BEGIN RECORDS FOR THIS TASK

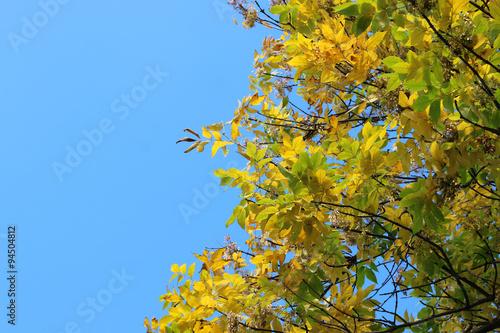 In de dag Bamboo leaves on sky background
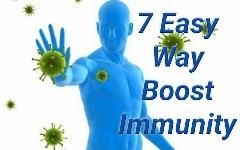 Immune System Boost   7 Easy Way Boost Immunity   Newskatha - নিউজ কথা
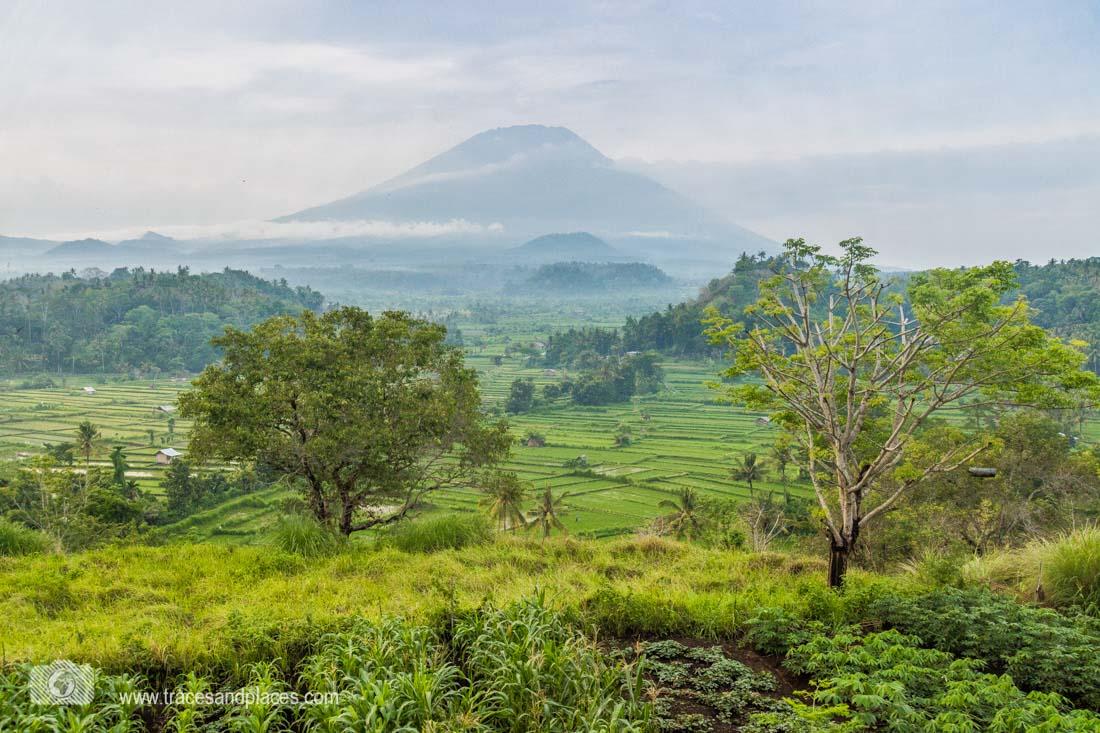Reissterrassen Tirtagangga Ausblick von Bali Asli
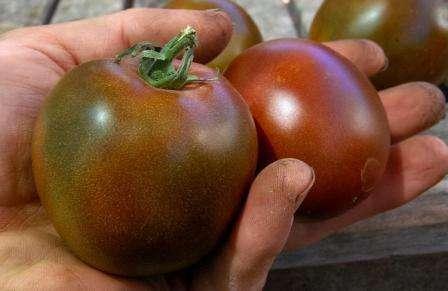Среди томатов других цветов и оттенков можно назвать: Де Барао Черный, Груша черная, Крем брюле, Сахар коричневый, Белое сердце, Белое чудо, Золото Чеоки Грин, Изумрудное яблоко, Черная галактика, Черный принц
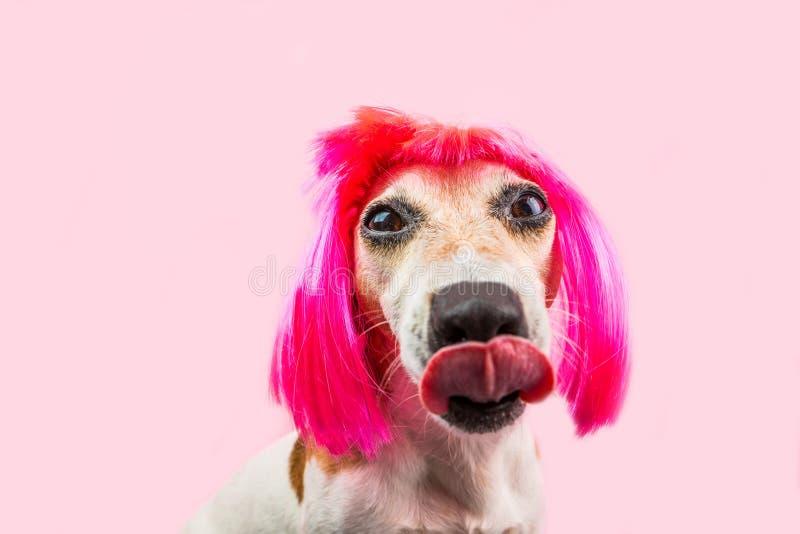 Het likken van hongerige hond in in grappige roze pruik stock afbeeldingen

END RECORDS FOR THIS TASK

→ PROBLEM TO SOLVE:
Give back exactly, and only, the lines from the one holding "Среди томатов других" through the last line of the entries, with every picture omitted.

→ REPLY TO THE EXERCISE:
Среди томатов других цветов и оттенков можно назвать: Де Барао Черный, Груша черная, Крем брюле, Сахар коричневый, Белое сердце, Белое чудо, Золото Чеоки Грин, Изумрудное яблоко, Черная галактика, Черный принц
 Het likken van hongerige hond in in grappige roze pruik stock afbeeldingen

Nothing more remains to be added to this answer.